Plaintiff also seeks attorney fees and costs pursuant to 15 U.S.C. § 1117(a), which "provides that courts may award reasonable attorney[] fees to the prevailing party in 'exceptional' cases." Audi AG v. D'Amato, 469 F.3d 534, 550 (6th Cir. 2006) (quoting 15 U.S.C. § 1117(a)). "[A] case is not exceptional unless the infringement was malicious, fraudulent, willful, or deliberate." Eagles, Ltd. v. Am. Eagle Found., 356 F.3d 724, 728 (6th Cir. 2004) (quotation omitted). Plaintiff alleged Defendant's willful infringement in its complaint, and the entry of default results in the allegation being deemed admitted. Brown v. Gojcaj Foods, Inc., 09-14537, 2011 WL 6370987, at *2 (E.D. Mich.

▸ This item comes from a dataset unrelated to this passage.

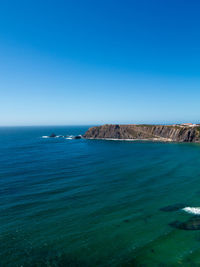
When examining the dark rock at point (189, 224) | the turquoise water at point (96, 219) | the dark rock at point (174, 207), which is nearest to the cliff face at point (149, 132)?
the turquoise water at point (96, 219)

Dec. 20, 2011). Further, since Plaintiff is clearly the prevailing party here, attorney fees are warranted.
However, the Court will reduce Plaintiff's fee from the requested amount of $14,140 because the amount is excessive in light of the proceedings this case entailed and the effort it required. The case involved only one motion, Plaintiff's unopposed motion for entry of default judgment. Two attorneys worked on this case, with one attorney in particular billing 40.25 hours, at a rate of $280 per hour, researching and drafting Plaintiff's default and default judgment filings. While this attorney's billing rate is not unreasonable in light of her experience, spending 40.25 hours researching and drafting a rudimentary, unopposed motion is excessive. As a result, the Court will halve the attorney fees available for preparing Plaintiff's request for entry of default and motion for default judgment. Accordingly, Plaintiff is entitled to $8,505 in attorney fees and $410.10 in costs. Therefore,
IT IS HEREBY ORDERED that Plaintiff be awarded $8,915.10 in attorney fees and costs against Defendant in this case pursuant to 15 U.S.C. § 1117(a).

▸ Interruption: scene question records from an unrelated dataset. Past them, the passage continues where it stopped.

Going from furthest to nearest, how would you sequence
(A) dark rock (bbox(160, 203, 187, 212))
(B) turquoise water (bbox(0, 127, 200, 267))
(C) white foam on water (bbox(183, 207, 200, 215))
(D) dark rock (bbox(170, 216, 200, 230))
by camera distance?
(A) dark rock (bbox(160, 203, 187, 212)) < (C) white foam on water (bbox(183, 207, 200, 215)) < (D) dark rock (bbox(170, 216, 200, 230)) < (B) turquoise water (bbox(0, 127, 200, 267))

IT IS FURTHER ORDERED that Defendant and its officers, directors, agents, servants, employees, attorneys, successors, heirs and assigns, related companies, and all those acting in concert with or on behalf of Defendant, are hereby permanently enjoined and restrained from using Plaintiff's mark, or any copy or colorable imitation of the mark shown in U.S. Registration No. 3,983,340, as well as any counterfeit reproduction of this mark or other mark confusingly similar thereto. This includes but is not limited to any other mark using the words "North American" with a shooting star disposed over them, the "i" of "American" dotted with a star, and the tail of the shooting star extending from the "i" in "American" past the beginning of the word "North," pursuant to 15 U.S.C. § 1116(a).

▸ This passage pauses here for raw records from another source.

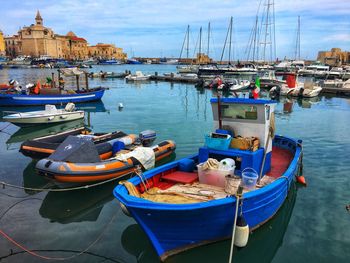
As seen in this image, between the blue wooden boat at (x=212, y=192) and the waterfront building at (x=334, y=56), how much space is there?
13443cm

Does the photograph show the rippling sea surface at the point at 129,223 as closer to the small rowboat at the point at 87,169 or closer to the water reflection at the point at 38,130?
the small rowboat at the point at 87,169

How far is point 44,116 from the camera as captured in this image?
2102cm

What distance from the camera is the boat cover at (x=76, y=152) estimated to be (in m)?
10.8

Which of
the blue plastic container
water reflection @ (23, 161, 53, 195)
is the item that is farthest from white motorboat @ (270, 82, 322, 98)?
water reflection @ (23, 161, 53, 195)

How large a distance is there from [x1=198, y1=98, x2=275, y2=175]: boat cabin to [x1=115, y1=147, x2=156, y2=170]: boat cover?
11.6ft

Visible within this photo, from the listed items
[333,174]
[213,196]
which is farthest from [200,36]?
[213,196]

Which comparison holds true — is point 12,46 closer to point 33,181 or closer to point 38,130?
point 38,130

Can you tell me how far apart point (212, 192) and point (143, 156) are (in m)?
4.85

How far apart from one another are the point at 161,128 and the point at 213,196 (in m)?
14.1

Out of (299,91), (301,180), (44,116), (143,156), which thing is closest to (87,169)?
(143,156)

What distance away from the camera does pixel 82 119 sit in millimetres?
24156

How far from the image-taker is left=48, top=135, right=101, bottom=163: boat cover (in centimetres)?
1082

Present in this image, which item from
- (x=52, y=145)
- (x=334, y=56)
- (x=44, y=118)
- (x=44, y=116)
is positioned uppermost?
(x=334, y=56)

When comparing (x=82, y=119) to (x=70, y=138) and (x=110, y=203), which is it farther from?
(x=110, y=203)
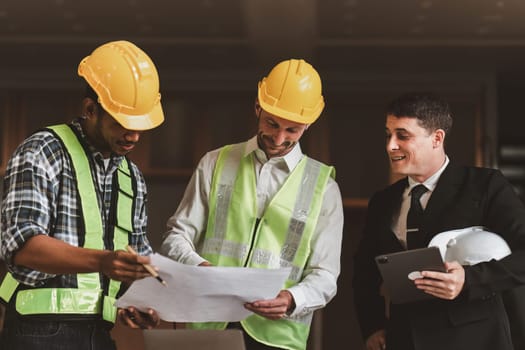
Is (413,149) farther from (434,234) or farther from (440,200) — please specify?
(434,234)

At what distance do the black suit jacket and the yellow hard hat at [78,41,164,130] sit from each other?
1.02m

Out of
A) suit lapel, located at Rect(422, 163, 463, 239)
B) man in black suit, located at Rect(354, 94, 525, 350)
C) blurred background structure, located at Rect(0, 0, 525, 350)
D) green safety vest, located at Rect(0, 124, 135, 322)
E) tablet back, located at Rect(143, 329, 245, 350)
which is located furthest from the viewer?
blurred background structure, located at Rect(0, 0, 525, 350)

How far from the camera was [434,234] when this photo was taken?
3.02 meters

IT IS FURTHER ORDERED that this Court will retain jurisdiction of this matter to effectuate the terms of this default judgment.
Gerald E. Rosen
Chief Judge, United States District Court
I hereby certify that a copy of the foregoing document was served upon counsel of record on February 22, 2012, by electronic mail and upon North American Coating Solutions, Inc., 15156 Ardley Hall Court, Utica, MI 48315 by ordinary mail.